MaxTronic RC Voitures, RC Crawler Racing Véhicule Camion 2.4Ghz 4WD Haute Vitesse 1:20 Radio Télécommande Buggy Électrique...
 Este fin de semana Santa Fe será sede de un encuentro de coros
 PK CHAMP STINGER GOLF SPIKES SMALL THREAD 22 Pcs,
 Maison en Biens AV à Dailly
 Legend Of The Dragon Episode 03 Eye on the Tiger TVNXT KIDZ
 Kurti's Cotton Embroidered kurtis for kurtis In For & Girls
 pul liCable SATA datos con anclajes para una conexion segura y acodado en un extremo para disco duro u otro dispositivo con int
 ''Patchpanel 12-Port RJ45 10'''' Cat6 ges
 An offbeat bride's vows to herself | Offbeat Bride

※

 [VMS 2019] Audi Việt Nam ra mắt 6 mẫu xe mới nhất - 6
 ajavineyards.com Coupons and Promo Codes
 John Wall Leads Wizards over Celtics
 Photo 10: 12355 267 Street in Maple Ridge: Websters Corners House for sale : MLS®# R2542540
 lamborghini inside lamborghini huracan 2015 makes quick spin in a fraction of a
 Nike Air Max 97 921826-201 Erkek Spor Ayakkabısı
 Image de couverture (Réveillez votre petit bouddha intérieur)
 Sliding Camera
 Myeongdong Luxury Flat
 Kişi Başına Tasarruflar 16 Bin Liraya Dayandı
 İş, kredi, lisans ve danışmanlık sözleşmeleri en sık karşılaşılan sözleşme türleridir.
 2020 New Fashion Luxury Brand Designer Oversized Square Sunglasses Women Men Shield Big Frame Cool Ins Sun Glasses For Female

※

Taking the material above, extract exactly and only the lines from the line with "Legend Of The" to the line with "An offbeat bride's", inclusive of both.

 Legend Of The Dragon Episode 03 Eye on the Tiger TVNXT KIDZ
 Kurti's Cotton Embroidered kurtis for kurtis In For & Girls
 pul liCable SATA datos con anclajes para una conexion segura y acodado en un extremo para disco duro u otro dispositivo con int
 ''Patchpanel 12-Port RJ45 10'''' Cat6 ges
 An offbeat bride's vows to herself | Offbeat Bride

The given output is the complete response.